The exercises include mindful breathing. An article by Barry Yeoman in the magazine “Mindful” recounts a session with officers, complete with the strategies trainers need to use to convince tough, reticent cops to participate:

“It’s not about going to your happy place. This is not la-la lightweight nonsense,” says Don Chartrand, who is visiting a department in Emeryville, California. “I’m serious: This is blood and guts, sometimes life and death.”

“Use your imagination,” he says. “It’ll sound weird. Pay attention to your breath. And imagine that the breath is flowing into your heart through your hand. Deep breaths. It’s a little odd.”

The “Mindful Badge” program, whose creator Richard Goerling is among those leading the Dallas training, describes on its website the benefits as a win for both departments and their communities: “Mindfulness skills training cultivates and sustains resilience and fosters civility among police officers and professional staff within a police agency.”

Meditation has become a near-ubiquitous self-help trend, and research suggests departments shouldn’t discount it as a fad. Siegel says it’s proven to have positive effects on the body and the mind, from improving the immune system and cardiovascular function, to changing the structure of the brain. It helps with attention, memory, behavior, and regulating one’s emotions. In terms of reducing violence, it could lessen impulsivity, widen the options for officers’ actions, and increase empathy and compassion. Researchers even argue mindfulness training could reduce racial bias.

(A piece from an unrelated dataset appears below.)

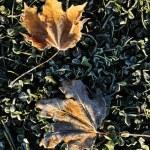 vorst op twee esdoorn bladeren — Stockfoto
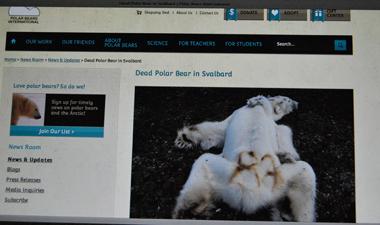 Le roi du cercle polaire mort de faim et d'épuisement (photo d'écran PBI)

In a stressful situation, it is tougher for the mind to respond and not simply react, explains Matthew Hunsinger, an associate professor of social psychology at Pacific University who studies the effects of mindfulness practice on police officers. “We can think of our mind as kind of muscle in that we can fatigue it,” he says.

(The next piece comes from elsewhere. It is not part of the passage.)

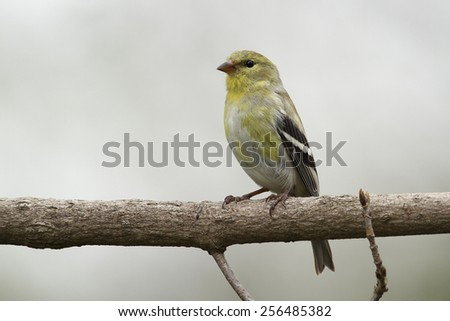 Male American Goldfinch (Spinus tristus) in Spring Moult - Ontario, Canada - stock photo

Our muscles have a finite amount of energy, which is why you probably shouldn’t attempt a hike after a leg workout. The same applies to the brain, which doesn’t have unlimited energy for the mental activity of self-control or deliberation.

“Because it takes mental energy to observe our thoughts and feelings and not respond to these thoughts and feelings the moment they arise,” Hunsinger says, “being stressed out means our mental energy reserves are smaller and there is less energy to engage in that process.”

Practicing mindfulness could be compared to building muscle strength at the gym, since it increases your mental resources, he says. 

A 2015 clinical study published in the Journal of the American Medical Association showed that about half of military veterans who underwent mindfulness training reported a reduction in PTSD symptoms, compared to only a third who participated in a different form of therapy. A small 2016 study by Hunsinger, Goerling, and others of 43 police officers who went through eight weeks of mindfulness training showed improvement in self-reported resilience, stress, emotional intelligence, and sleep, and also reduced feelings of burnout, anger and fatigue.

While mindfulness practices have been around for thousands of years, in various cultural and religious traditions, it’s become the subject of scientific study only in recent decades, with a boom in the past 15 years, Siegel says. Researchers studying its effects on police and veterans say that much more work is needed to fully assess the potential.